Dublin has long been a centre for electronic trading houses. - Susquehanna International has been in the Irish capital for well over a decade. Virtu Financial opened there in 2013. Citadel Securities started a Dublin office in 2016. Millennium, the hedge fund, has also had technologists based there for around two years.
However, things are stepping up, and it's not just because of Brexit.
2020's high trading volumes meant last year was exceptional for many electronic market makers. Citadel Securities, for example, made revenues of $6.7bn in 2020, and a record $4.1bn in EBITDA. Virtu's trading income more than doubled last year.
After an exceptional 12 months, trading houses are expanding and hiring. Dublin's established players are being rattled by newcomers - Hudson River announced plans to create a post-Brexit hub in Dublin in 2018 and has been adding technology staff like Anurag Garg, a former quantitative analyst who joined in November 2020 after six months at R3, a blockchain platform.
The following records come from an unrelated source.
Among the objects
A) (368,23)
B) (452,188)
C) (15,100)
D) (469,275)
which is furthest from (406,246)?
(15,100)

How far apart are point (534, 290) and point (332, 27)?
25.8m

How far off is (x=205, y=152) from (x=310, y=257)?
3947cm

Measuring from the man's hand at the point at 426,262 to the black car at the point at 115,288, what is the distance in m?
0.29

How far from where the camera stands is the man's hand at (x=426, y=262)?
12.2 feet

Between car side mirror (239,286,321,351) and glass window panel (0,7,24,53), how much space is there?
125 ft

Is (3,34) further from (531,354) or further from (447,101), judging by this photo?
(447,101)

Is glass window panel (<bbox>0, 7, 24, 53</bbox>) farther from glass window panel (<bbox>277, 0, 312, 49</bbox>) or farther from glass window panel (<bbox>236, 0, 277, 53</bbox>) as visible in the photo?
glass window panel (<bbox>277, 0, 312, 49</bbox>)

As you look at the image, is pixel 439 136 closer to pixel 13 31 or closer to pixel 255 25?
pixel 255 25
Tom O'Cuinneagain, a consultant at Dublin recruiters Capital Markets Executive Search, says recruitment in Dublin's electronic trading market has definitely picked up: "There's more hiring, although there are still more roles for technologists and operations professionals than front office traders."
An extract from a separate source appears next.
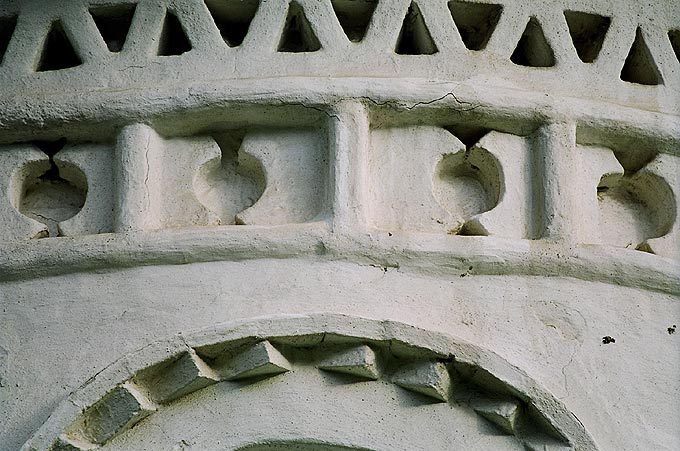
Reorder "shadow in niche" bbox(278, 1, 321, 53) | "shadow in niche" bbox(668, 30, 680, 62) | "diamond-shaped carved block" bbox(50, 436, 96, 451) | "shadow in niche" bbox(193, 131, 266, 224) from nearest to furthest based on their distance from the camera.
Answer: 1. "diamond-shaped carved block" bbox(50, 436, 96, 451)
2. "shadow in niche" bbox(193, 131, 266, 224)
3. "shadow in niche" bbox(278, 1, 321, 53)
4. "shadow in niche" bbox(668, 30, 680, 62)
Millennium is among those building its Dublin team: it just recruited Craig Moore from State Street as a technology team lead. Susquehanna has 21 open roles in Dublin; Citadel Securities is looking for systematic traders and production engineers.
Finding electronic trading talent in Dublin isn't always easy. - In 2017, Susquehanna began court proceedings against Daniel Needham, a former employee whom it alleged was trying to poach staff after moving to Citadel Securities.
In some cases, front office electronic trading jobs in Dublin are filled with European passport holders who've spent time working in London. They include John Lynch, the former managing director of securities strats at Goldman Sachs in London and the former head of EMEA head of Marquee, the digital platform that allows clients to access Goldman's pricing and risk systems directly. Lynch quietly joined Susquehanna's Dublin office as a quant researcher last August.
O'Cuinneagain says there's now more interest than ever in moving back to Dublin from London. But he says Dublin also has its own homegrown talent, particularly for roles like DevOps and compliance. "We're definitely seeing a lot more appetite to be based in Dublin. The cost of living is marginally lower here than in London, and private education is much cheaper, plus we have new international schools that are making a difference."